Page excerpt:
Shrinking Cold-Water Zones Drive Humpback Whale Entanglements on the West Coast
The number of humpback whales confirmed entangled in fishing gear off the U.S. West Coast stayed below 10 per year for most years before 2014. By 2015 and 2016, during a sustained marine heat event known as "the blob," confirmed entanglements exceeded 40 in a single year. In 2024, reported entanglements reached 31. The question researchers have struggled to answer is whether this rise reflects population growth, worse luck, or something more predictable - and therefore preventable.
A 25-year analysis published in PLOS Climate by Jarrod Santora of NOAA and colleagues argues it is largely the latter. The study finds that entanglement numbers track a measurable environmental variable - the total area of cool-water habitat available off the West Coast - with enough consistency that a metric called the cumulative Habitat Compression Index (cHCI) can forecast entanglement risk six to twelve months in advance.
The Compression Mechanism
Humpback whales on the West Coast feed primarily in cold, productive waters upwelled from depth along the continental shelf. When sea surface temperatures rise during El Nino events or marine heat waves, that cold-water zone shrinks and compresses toward the coast - toward shallower, nearshore areas where trap-based fishing for Dungeness crab is concentrated.
The collision of hungry whales and dense fishing gear is not random. It is geometrically determined by how much cold water is available and where it sits relative to the fishing grounds. When the cold zone contracts, whales and gear occupy the same compressed space at higher density than either would normally.
The 2015-2016 heatwave made this mechanism visible at scale. Statistical analysis confirmed that habitat compression explained the spike beyond what population density alone would predict. The humpback population had been recovering steadily from historical whaling, but that growth rate could not account for a near-fivefold increase in entanglements in a single season.

Information shown:
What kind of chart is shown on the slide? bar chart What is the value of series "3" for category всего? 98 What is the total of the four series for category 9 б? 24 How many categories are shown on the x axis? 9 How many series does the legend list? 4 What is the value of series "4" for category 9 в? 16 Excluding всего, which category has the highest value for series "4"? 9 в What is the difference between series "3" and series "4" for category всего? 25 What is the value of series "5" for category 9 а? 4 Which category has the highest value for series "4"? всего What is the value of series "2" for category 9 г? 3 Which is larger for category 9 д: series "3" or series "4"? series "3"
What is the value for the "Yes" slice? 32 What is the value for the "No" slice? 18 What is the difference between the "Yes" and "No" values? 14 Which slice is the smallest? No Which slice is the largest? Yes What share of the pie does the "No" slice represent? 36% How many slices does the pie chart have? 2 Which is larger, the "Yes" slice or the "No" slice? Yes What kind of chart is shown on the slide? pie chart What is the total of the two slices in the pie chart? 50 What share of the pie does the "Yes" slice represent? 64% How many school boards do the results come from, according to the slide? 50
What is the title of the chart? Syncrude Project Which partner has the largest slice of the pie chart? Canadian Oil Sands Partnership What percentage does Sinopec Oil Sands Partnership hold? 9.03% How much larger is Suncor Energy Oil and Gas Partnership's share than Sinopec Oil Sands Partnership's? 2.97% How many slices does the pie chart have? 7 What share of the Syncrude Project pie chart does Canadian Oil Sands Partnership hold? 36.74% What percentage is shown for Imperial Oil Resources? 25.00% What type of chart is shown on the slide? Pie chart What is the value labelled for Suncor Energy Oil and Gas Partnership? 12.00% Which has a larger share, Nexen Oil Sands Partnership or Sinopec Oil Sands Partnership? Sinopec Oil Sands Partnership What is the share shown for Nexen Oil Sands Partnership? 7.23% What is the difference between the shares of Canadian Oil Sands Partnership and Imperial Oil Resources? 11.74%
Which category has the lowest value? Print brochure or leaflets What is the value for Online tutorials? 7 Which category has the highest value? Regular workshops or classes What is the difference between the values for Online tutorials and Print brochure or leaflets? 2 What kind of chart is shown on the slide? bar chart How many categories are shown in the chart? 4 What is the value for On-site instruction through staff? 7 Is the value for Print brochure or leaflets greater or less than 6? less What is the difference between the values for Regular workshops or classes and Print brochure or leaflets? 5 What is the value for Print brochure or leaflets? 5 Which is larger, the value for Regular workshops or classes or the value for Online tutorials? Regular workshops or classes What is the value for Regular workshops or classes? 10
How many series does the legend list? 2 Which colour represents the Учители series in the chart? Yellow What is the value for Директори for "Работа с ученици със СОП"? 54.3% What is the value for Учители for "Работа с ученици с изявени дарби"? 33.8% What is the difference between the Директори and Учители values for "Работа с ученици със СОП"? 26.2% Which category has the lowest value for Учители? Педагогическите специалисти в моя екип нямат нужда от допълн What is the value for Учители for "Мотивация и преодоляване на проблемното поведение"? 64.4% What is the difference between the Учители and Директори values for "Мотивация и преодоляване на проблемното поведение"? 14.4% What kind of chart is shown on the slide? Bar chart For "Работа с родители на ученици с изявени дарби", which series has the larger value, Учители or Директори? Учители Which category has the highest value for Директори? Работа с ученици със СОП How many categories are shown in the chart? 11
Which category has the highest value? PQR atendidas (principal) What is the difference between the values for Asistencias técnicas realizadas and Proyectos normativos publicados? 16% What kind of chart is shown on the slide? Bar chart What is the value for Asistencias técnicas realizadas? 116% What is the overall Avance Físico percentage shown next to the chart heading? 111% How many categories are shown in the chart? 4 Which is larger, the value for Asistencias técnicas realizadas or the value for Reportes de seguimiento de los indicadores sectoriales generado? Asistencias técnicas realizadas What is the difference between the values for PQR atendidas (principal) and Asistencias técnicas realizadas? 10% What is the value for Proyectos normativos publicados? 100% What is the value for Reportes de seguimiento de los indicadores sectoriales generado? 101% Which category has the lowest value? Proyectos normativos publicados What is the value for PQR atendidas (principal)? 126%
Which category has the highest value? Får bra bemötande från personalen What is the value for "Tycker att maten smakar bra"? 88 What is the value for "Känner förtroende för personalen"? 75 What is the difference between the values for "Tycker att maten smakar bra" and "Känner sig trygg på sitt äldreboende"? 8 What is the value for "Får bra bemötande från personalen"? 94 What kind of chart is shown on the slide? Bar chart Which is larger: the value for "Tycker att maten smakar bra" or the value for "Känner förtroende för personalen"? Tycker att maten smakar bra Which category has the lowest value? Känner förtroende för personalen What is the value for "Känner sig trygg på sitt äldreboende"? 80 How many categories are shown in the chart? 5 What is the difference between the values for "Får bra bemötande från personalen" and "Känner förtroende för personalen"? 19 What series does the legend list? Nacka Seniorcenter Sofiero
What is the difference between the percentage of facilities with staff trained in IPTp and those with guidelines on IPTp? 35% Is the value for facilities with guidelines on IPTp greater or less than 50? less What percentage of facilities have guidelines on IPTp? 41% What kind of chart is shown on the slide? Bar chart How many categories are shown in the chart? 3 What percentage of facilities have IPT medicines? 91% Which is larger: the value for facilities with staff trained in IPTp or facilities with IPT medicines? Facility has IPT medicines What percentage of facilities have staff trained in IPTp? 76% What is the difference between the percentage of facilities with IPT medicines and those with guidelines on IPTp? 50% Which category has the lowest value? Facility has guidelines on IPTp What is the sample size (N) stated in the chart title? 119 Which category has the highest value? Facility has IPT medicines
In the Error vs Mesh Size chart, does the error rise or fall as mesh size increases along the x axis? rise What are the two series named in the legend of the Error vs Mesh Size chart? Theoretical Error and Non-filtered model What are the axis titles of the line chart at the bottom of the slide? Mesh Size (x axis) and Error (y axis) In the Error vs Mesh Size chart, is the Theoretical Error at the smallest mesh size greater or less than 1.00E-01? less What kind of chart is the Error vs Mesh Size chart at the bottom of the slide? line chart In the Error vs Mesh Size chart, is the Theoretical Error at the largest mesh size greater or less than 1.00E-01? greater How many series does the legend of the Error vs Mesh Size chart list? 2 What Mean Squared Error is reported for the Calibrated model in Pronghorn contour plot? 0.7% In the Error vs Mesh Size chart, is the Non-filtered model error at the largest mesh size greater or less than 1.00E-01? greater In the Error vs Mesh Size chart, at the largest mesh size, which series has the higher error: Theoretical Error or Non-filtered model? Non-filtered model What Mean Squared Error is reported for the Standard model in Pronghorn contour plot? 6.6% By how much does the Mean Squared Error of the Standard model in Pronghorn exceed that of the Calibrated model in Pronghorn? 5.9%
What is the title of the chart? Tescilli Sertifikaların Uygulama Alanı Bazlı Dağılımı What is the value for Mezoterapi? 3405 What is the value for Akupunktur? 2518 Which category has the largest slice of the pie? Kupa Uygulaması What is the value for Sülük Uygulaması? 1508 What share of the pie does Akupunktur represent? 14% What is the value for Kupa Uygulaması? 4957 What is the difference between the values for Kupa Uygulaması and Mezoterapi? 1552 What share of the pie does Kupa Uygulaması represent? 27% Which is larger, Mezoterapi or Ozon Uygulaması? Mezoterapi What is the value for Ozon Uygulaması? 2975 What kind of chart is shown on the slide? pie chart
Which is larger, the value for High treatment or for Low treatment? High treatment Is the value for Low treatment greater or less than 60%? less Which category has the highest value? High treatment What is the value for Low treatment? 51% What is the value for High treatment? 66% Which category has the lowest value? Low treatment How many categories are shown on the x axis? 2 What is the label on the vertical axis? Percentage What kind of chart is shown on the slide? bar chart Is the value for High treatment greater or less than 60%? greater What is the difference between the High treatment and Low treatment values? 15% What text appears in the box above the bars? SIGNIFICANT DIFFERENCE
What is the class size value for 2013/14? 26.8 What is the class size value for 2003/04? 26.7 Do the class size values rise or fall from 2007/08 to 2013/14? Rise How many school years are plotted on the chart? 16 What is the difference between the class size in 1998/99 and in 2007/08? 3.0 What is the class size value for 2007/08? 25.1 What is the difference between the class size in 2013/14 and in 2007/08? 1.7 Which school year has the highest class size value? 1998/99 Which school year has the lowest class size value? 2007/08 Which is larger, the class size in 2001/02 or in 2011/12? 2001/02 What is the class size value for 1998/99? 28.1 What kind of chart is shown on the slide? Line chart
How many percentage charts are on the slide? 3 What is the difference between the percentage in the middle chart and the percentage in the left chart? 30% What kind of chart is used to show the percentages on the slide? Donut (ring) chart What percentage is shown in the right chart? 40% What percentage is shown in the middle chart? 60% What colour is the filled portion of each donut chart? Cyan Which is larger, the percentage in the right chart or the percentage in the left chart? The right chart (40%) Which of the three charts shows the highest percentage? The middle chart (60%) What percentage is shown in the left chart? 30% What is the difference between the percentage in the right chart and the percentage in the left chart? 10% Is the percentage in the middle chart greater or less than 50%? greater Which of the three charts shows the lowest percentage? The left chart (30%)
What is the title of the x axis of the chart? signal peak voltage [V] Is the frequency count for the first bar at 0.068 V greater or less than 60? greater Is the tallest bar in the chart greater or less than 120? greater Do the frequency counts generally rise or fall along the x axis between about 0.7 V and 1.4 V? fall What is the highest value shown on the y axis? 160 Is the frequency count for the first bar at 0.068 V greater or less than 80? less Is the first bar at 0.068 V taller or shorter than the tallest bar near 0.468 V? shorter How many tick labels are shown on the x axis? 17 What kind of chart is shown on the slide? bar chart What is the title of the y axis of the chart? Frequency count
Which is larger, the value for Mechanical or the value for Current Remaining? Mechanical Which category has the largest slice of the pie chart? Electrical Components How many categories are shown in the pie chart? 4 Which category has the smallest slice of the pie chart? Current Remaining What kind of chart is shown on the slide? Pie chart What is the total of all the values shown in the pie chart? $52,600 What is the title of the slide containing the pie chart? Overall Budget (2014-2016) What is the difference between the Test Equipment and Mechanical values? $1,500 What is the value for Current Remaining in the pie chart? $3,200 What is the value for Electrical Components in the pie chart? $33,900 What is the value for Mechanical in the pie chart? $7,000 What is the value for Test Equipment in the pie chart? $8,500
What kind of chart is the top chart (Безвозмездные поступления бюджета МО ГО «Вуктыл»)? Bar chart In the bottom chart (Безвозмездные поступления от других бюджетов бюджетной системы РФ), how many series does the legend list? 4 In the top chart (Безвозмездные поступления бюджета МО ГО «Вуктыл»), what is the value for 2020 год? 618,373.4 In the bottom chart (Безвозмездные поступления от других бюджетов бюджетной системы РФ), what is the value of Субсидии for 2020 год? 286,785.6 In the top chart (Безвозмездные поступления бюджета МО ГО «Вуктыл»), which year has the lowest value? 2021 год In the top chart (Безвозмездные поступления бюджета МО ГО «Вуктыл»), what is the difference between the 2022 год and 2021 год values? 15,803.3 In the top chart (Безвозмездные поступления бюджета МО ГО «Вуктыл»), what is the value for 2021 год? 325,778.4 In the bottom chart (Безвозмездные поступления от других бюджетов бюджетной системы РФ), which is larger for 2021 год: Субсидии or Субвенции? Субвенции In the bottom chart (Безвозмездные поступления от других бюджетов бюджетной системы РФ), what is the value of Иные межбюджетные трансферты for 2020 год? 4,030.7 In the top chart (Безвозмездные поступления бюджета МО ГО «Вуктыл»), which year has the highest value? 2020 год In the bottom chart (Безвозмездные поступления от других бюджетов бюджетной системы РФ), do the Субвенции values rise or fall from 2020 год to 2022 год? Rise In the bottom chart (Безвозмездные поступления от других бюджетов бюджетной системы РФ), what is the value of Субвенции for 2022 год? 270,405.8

Exercise instructions:
**1.** Summarize the whale entanglement article in two sentences.
**2.** Transcribe the stretch of the whale entanglement article from "The Compression Mechanism" through "either would normally.".
**3.** According to the whale entanglement article, what type of fishing is concentrated in the shallower, nearshore areas toward which the cold-water zone compresses?
The entries have no connection to the whale entanglement article.

List of answers:
**1.** Confirmed humpback whale entanglements in fishing gear off the U.S. West Coast rose from below 10 per year before 2014 to more than 40 in a single year during the 2015–2016 marine heat event. A 25-year study published in PLOS Climate finds that entanglements track the shrinking area of cool-water habitat, which pushes feeding whales toward nearshore Dungeness crab trap fisheries, and that the cumulative Habitat Compression Index can forecast entanglement risk six to twelve months in advance.

**2.**
The Compression Mechanism
Humpback whales on the West Coast feed primarily in cold, productive waters upwelled from depth along the continental shelf. When sea surface temperatures rise during El Nino events or marine heat waves, that cold-water zone shrinks and compresses toward the coast - toward shallower, nearshore areas where trap-based fishing for Dungeness crab is concentrated.
The collision of hungry whales and dense fishing gear is not random. It is geometrically determined by how much cold water is available and where it sits relative to the fishing grounds. When the cold zone contracts, whales and gear occupy the same compressed space at higher density than either would normally.

**3.** Trap-based fishing for Dungeness crab.